**Data taken from a collection:**
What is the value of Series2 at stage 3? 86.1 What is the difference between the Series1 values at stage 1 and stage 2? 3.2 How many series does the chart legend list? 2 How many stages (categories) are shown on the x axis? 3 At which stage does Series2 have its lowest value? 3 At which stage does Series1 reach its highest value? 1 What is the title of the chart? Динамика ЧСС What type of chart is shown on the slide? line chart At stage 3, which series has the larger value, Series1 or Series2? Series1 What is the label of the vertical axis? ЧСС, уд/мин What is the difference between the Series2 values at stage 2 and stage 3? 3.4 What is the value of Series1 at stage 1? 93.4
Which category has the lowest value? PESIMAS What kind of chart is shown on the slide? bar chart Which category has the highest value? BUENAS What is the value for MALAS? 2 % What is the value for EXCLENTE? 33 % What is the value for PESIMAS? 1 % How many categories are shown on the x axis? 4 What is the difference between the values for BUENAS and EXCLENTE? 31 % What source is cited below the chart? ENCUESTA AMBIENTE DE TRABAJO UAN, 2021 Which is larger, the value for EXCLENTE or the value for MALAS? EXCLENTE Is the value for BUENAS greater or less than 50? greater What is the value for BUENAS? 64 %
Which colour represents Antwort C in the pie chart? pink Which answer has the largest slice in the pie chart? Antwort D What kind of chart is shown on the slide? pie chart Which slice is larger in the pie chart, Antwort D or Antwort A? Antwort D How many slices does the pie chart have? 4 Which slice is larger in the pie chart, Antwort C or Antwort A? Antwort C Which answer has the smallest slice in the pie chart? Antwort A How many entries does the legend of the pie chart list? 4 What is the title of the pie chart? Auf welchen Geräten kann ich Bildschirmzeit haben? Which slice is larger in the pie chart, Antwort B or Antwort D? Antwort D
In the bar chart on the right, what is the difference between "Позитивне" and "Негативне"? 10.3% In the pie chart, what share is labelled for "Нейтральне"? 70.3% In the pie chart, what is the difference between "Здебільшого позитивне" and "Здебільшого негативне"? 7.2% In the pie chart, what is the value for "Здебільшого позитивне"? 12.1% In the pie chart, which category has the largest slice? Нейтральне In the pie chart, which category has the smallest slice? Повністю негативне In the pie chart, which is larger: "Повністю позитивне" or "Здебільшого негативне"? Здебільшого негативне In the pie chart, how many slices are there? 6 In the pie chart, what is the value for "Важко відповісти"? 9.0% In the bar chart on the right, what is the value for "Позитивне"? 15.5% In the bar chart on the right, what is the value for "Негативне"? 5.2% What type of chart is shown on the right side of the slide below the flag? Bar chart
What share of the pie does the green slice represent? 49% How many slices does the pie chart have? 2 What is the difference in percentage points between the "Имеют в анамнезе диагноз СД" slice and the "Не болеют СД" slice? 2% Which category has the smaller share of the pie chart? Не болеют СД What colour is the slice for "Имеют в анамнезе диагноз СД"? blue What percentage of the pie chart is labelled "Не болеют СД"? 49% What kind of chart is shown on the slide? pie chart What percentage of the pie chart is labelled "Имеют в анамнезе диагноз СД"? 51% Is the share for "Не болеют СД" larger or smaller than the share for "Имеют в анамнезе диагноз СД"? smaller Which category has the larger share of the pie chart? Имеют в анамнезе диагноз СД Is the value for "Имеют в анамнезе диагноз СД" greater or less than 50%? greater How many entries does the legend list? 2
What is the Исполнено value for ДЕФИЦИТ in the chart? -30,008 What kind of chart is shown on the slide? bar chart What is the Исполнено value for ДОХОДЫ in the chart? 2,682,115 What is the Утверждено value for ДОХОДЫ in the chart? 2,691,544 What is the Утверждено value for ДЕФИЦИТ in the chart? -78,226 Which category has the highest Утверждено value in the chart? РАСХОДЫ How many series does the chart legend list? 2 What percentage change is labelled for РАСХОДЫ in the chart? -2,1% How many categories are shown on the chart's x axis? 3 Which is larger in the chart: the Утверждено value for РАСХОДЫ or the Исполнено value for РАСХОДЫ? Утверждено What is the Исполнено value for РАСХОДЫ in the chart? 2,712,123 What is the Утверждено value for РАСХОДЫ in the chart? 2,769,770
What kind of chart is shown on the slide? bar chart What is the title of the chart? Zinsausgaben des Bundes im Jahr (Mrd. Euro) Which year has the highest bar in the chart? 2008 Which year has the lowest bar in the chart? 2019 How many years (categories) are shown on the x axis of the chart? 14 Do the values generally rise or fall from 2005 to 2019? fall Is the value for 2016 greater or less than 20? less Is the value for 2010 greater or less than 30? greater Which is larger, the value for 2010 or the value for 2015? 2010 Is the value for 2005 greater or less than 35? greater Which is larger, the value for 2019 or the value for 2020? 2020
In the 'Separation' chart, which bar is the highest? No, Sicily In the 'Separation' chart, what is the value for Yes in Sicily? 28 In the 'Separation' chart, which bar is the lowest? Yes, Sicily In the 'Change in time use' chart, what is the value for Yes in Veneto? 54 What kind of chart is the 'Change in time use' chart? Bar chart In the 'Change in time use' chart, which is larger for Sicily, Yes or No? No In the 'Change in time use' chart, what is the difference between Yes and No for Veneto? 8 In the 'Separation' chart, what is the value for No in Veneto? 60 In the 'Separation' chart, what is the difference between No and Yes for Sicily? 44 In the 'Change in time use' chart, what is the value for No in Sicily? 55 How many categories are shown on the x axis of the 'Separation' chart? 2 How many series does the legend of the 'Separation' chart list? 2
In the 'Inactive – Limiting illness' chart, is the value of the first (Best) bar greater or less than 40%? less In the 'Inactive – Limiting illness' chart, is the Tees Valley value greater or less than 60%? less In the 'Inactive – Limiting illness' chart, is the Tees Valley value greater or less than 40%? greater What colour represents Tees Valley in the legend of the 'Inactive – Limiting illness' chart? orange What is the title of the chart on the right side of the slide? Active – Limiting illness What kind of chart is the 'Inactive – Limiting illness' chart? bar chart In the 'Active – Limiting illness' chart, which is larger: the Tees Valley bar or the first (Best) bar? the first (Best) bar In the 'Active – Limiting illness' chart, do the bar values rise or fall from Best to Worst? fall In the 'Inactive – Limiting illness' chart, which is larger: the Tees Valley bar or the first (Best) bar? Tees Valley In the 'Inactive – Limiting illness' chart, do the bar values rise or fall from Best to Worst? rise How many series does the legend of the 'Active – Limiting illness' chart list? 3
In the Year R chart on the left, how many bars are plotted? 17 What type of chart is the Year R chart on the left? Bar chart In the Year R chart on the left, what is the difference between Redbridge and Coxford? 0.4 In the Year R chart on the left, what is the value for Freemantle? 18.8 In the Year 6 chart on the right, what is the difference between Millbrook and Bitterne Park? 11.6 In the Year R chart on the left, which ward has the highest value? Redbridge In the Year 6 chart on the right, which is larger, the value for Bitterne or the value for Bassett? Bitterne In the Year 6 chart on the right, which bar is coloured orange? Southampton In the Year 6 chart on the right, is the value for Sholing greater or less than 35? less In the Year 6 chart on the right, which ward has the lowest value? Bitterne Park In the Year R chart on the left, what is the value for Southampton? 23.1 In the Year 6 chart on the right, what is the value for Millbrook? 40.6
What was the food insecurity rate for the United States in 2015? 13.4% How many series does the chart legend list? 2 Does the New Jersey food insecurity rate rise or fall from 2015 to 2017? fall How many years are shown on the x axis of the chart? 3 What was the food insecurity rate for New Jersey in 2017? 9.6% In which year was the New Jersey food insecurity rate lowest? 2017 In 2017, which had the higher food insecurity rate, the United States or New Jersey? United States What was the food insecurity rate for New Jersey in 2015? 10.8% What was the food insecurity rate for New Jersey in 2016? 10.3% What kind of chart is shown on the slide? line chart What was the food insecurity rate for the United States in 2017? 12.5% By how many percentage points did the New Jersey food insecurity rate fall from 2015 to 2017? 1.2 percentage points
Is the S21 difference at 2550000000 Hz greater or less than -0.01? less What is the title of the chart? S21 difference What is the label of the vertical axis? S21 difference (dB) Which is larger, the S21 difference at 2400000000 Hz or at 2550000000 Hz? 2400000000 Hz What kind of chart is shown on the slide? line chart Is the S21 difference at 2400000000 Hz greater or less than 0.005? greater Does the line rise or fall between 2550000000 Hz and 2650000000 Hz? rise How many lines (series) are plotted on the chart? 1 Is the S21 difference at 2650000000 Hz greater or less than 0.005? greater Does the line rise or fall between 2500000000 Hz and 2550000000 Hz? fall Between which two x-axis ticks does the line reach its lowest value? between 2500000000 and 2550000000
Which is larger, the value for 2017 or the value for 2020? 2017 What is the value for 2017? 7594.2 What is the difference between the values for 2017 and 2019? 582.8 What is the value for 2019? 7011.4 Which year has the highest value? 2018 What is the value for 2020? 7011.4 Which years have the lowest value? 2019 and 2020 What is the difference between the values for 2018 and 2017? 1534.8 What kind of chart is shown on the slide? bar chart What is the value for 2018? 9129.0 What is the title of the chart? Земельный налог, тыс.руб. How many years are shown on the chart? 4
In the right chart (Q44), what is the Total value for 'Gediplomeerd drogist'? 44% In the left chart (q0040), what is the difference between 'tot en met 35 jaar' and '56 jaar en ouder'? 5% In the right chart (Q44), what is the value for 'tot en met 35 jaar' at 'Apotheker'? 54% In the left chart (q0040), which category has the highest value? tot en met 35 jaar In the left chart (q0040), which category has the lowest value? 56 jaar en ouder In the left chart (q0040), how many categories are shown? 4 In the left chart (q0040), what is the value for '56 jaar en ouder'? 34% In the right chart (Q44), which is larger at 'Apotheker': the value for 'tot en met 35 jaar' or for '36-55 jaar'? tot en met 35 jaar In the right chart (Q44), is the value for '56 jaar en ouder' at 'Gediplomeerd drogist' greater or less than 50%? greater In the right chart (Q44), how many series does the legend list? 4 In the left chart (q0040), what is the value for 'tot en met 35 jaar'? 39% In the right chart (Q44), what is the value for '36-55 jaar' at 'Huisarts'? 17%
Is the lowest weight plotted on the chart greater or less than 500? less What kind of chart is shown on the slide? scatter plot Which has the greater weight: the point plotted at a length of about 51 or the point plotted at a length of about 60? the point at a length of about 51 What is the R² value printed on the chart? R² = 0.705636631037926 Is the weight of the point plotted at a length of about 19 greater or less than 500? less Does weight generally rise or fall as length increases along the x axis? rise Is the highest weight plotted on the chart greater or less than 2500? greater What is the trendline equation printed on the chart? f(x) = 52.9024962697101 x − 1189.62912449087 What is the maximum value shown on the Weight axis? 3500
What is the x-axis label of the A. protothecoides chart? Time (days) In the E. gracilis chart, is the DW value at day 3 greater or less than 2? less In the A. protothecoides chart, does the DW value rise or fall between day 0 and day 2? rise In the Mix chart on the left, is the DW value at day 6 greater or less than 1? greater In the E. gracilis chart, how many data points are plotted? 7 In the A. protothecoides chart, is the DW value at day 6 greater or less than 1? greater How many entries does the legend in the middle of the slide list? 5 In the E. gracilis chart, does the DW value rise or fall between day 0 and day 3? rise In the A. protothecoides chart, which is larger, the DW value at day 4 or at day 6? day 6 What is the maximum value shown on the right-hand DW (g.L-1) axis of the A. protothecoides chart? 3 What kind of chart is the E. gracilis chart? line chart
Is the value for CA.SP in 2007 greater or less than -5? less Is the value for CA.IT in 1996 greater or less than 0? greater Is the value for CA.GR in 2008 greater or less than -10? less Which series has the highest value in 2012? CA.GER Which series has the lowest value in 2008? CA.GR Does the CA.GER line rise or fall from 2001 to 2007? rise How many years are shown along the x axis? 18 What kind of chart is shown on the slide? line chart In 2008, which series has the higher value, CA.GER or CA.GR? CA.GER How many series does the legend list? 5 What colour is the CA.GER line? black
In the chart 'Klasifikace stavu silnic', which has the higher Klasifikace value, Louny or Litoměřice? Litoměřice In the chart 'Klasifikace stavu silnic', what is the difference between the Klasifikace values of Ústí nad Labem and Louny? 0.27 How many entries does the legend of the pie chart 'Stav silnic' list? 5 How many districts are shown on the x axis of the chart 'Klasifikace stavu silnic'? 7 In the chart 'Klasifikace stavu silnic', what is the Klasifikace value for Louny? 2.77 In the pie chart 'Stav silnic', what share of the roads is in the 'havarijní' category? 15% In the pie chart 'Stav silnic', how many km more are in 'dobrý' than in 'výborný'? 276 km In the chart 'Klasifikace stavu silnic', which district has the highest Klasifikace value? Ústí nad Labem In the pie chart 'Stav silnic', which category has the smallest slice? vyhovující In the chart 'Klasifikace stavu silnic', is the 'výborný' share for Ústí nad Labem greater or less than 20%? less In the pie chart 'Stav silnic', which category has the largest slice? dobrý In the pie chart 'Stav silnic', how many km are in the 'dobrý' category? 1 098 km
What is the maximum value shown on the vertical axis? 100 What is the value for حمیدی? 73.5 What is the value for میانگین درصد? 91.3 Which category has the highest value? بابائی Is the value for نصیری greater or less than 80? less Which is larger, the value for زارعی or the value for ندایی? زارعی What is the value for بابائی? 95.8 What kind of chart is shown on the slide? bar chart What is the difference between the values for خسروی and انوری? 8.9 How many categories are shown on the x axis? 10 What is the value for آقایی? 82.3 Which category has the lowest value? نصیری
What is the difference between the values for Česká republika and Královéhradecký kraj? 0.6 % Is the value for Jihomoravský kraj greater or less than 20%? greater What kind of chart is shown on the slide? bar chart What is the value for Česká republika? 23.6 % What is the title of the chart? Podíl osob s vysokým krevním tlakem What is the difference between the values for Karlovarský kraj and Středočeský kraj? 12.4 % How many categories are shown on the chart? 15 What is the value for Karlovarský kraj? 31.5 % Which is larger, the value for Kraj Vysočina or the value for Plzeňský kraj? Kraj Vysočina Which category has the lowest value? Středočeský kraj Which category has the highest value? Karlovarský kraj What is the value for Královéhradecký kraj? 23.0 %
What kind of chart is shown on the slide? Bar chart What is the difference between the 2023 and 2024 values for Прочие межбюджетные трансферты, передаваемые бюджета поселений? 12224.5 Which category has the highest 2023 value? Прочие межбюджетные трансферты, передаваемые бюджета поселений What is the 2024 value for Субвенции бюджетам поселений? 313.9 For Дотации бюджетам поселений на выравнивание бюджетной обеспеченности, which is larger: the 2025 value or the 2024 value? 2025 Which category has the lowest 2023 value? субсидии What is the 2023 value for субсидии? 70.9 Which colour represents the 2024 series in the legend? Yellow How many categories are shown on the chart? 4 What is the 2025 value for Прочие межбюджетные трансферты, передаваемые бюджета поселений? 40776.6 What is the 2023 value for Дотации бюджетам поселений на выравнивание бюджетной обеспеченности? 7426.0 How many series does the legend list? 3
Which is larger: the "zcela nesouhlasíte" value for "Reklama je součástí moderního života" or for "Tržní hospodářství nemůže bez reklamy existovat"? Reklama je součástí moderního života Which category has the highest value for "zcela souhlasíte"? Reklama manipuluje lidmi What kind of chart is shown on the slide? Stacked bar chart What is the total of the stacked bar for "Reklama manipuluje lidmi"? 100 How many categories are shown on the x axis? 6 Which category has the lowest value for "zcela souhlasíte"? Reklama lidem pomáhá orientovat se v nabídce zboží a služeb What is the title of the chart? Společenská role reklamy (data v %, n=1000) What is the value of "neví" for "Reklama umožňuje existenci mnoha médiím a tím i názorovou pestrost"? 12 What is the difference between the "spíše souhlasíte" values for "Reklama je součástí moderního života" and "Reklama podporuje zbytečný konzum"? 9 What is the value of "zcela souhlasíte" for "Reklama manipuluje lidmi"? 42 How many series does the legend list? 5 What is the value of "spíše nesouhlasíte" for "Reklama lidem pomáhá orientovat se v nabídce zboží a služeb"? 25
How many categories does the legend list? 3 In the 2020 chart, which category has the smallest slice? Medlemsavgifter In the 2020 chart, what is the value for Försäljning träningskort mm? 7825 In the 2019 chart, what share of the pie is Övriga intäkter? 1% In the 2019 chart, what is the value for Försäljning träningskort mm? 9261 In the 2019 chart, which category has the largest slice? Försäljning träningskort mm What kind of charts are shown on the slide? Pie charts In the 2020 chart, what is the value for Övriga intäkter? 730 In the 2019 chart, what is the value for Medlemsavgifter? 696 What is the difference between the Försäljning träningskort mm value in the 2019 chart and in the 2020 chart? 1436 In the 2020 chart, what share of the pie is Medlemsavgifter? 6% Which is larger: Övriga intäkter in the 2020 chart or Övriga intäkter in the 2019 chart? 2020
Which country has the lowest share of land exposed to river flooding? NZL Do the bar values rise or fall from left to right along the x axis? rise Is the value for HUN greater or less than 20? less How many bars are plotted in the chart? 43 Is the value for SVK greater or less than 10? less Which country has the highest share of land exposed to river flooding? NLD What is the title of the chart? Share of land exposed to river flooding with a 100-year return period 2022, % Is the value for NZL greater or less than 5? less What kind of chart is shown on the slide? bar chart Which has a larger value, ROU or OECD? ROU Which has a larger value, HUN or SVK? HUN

**What to do:** Reproduce the entries above, starting with the first line and ending with the line that contains "Which category has the lowest value? PESIMAS", both included.

**Task result:**
What is the value of Series2 at stage 3? 86.1 What is the difference between the Series1 values at stage 1 and stage 2? 3.2 How many series does the chart legend list? 2 How many stages (categories) are shown on the x axis? 3 At which stage does Series2 have its lowest value? 3 At which stage does Series1 reach its highest value? 1 What is the title of the chart? Динамика ЧСС What type of chart is shown on the slide? line chart At stage 3, which series has the larger value, Series1 or Series2? Series1 What is the label of the vertical axis? ЧСС, уд/мин What is the difference between the Series2 values at stage 2 and stage 3? 3.4 What is the value of Series1 at stage 1? 93.4
Which category has the lowest value? PESIMAS What kind of chart is shown on the slide? bar chart Which category has the highest value? BUENAS What is the value for MALAS? 2 % What is the value for EXCLENTE? 33 % What is the value for PESIMAS? 1 % How many categories are shown on the x axis? 4 What is the difference between the values for BUENAS and EXCLENTE? 31 % What source is cited below the chart? ENCUESTA AMBIENTE DE TRABAJO UAN, 2021 Which is larger, the value for EXCLENTE or the value for MALAS? EXCLENTE Is the value for BUENAS greater or less than 50? greater What is the value for BUENAS? 64 %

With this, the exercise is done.